Los habitantes de este departamento viven de la ganadería caprina y cultivos andinos, como maíz, papa y quinoa, en tanto la mayoría de los vecinos del pueblo se dedica al comercio y al turismo, como guías, choferes, en gastronomía, hospedajes o venta de artesanías.
Pese a la tranquilidad andina del pueblo, en las mañanas hay una gran movilización de turistas que parten a poblar efímeramente ese desierto y practicar trekking, andinismo, enduro, cabalgatas, 4×4, safaris fotográfico o turismo arqueológico.
Dentro de unos 100 kilómetros a la redonda del pueblo se puede también visitar vestigios arqueológicos, como pinturas rupestres o pucarás -hay dos a sólo 6 kilómetros del centro- y grandes salares, como Antofalla y del Hombre Muerto. También hay volcanes al alcance de una caminata, como los Antofagasta y La Alumbrera -a 10 kilómetros-, y la gigantesca caldera del Galán, que con 42 kilómetros de diámetro es la más grande del mundo y ampara en su fondo la laguna Diamante, que es refugio de flamencos y patos.
Fuera del radio mencionado, a 133 kilómetros, está la Reserva Provincial Laguna Blanca, también colmada de esas aves y de vicuñas. Eso. Vicuñas, a las que una vez al año las capturan para esquilarles la preciada fibra con la que ellos mismos confeccionan ponchos. Y luego las sueltan, libres, en el paisaje Formaron una cooperativa de vicuñeros y esquiladores y venden o usan -la reparten en partes iguales- la fibra de la reina de la puna.
Antes de embarcarse en alguna de las propuestas, es recomendable subir al mirador del cerro y, con la pasividad de los lugareños, observar la majestuosidad de los volcanes -unos 200 en toda la puna-, salares, campos de lava y dunas de los alrededores.
Los lejanos picos de más de 5.000 metros, parecen cercanos y casi amontonados, con sus rojos, amarillos, negros, violetas, verdes y blancos, que varían con la luz y las formas de sus laderas.

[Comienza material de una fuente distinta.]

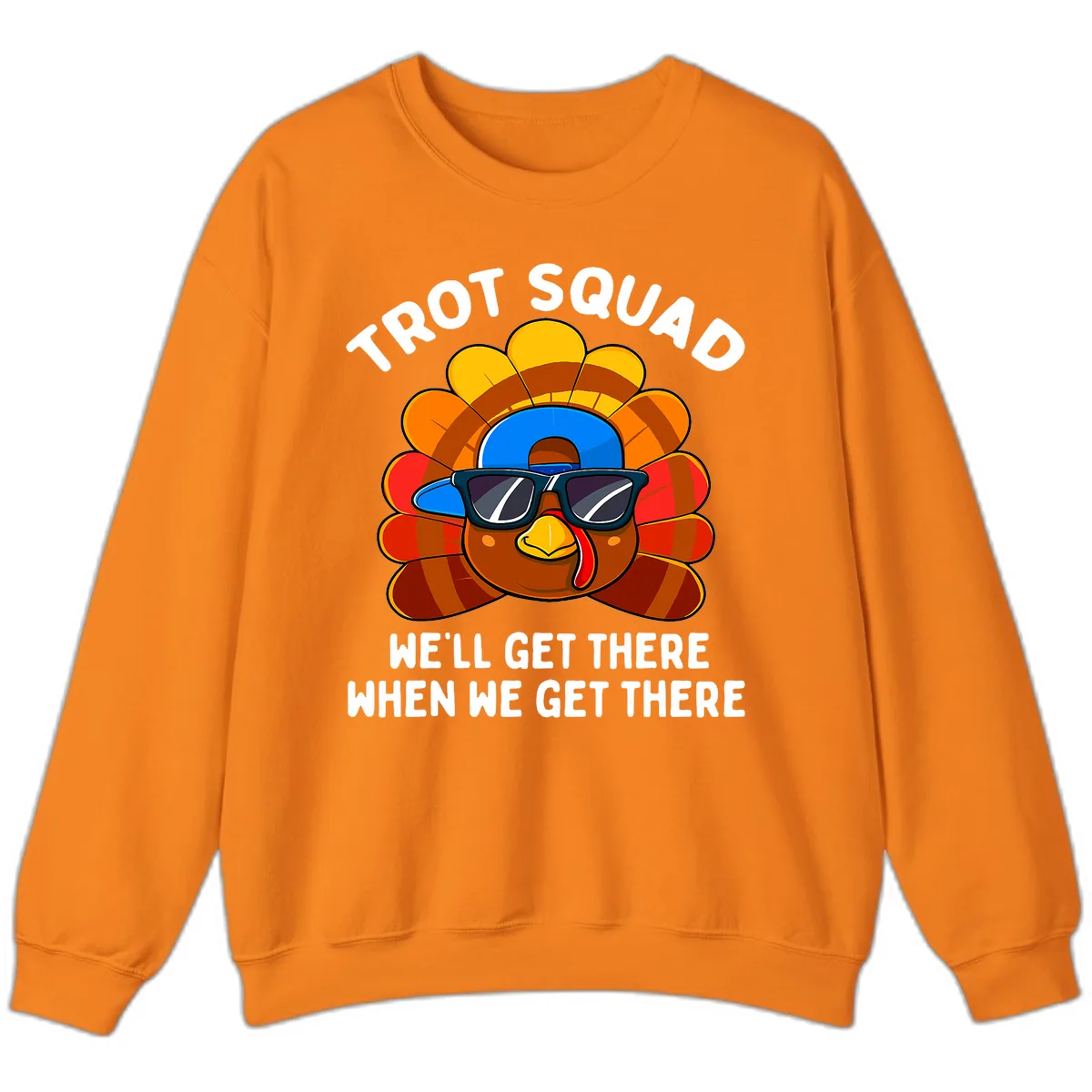 Trot Squad Turkey Thanksgiving Sweatshirt in Safety Orange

En medio de esta aridez, también se ven ríos correntosos con grandes truchas arco iris que tientan al pescador de altura y lagunas saladas -como la Antofagasta, vecina al pueblo- con flamencos y garzas.
La puna catamarqueña puede parecer un retorno al Génesis o un paraíso de piedras que llama a quedarse a los amantes de la aventura, el desafío y la naturaleza en su estado más primordial.